The childhood finger game is one of my earliest images of the church.  It takes some manual dexterity to push your index fingers into the form of the steeple, and to interlock the remaining ones so that the people are hidden under the church roof, ready to be revealed when we open our thumb doors, rather than dancing on it.

"Church" is possibly the most common word that we Christians use, second only - perhaps - to "God." We use it of the buildings where we meet to worship God. We use it for the things we do on Sundays, "going to church."  We use it as a shorthand for our parishes and congregations.
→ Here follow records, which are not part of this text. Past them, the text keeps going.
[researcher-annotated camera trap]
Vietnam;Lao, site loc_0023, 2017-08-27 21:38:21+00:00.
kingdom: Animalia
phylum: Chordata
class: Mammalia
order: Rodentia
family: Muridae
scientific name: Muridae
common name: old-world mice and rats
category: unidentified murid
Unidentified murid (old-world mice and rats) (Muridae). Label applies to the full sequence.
And we talk about the church at large, meaning Christians everywhere, or at least Episcopalians.

But in the New Testament, the main word that we translate as "church" is ecclesia.  It doesn't mean the buildings, or what we do.  It means literally "called out." We are the people who are called out, who are gathered together by God.  We are bound together by our faith in Christ, through baptism, and we are bound together with the people with whom we gather to worship and pray and serve.  We belong to one another, just as we belong to God.

And it's that belonging to God that shapes our relationship with one another as the church.  Just as God as Trinity is in an eternal dance of relationship of mutual interdependence, Father, Son and Holy Spirit, we as Christians are caught up into that dance with God, and in turn mirror that interdependence with one another as the church.

One of the places to which we Episcopalians turn to explain what it means to live as Christians is the baptismal covenant.   But one of the things I've noticed recently is that the baptismal covenant doesn't do too well in expressing that interdependence.  It's implied earlier in the Baptism service, where the congregation is asked if they will support the baptismal candidate in their life in Christ.  But in the covenant itself, references are scarce.  We say we believe in the church - whatever it is - in the Creed.  But then we focus on our individual actions, in how we live our lives and in how we respond to the world around us.  It's as if we've forgotten that in baptism we are not only joined to Christ, but are joined to those called by his name.  We have a new identity in the household of God. And I wonder if we need to add a sixth question, "Will you use your God given gifts for the glory of God and the upbuilding of the church?"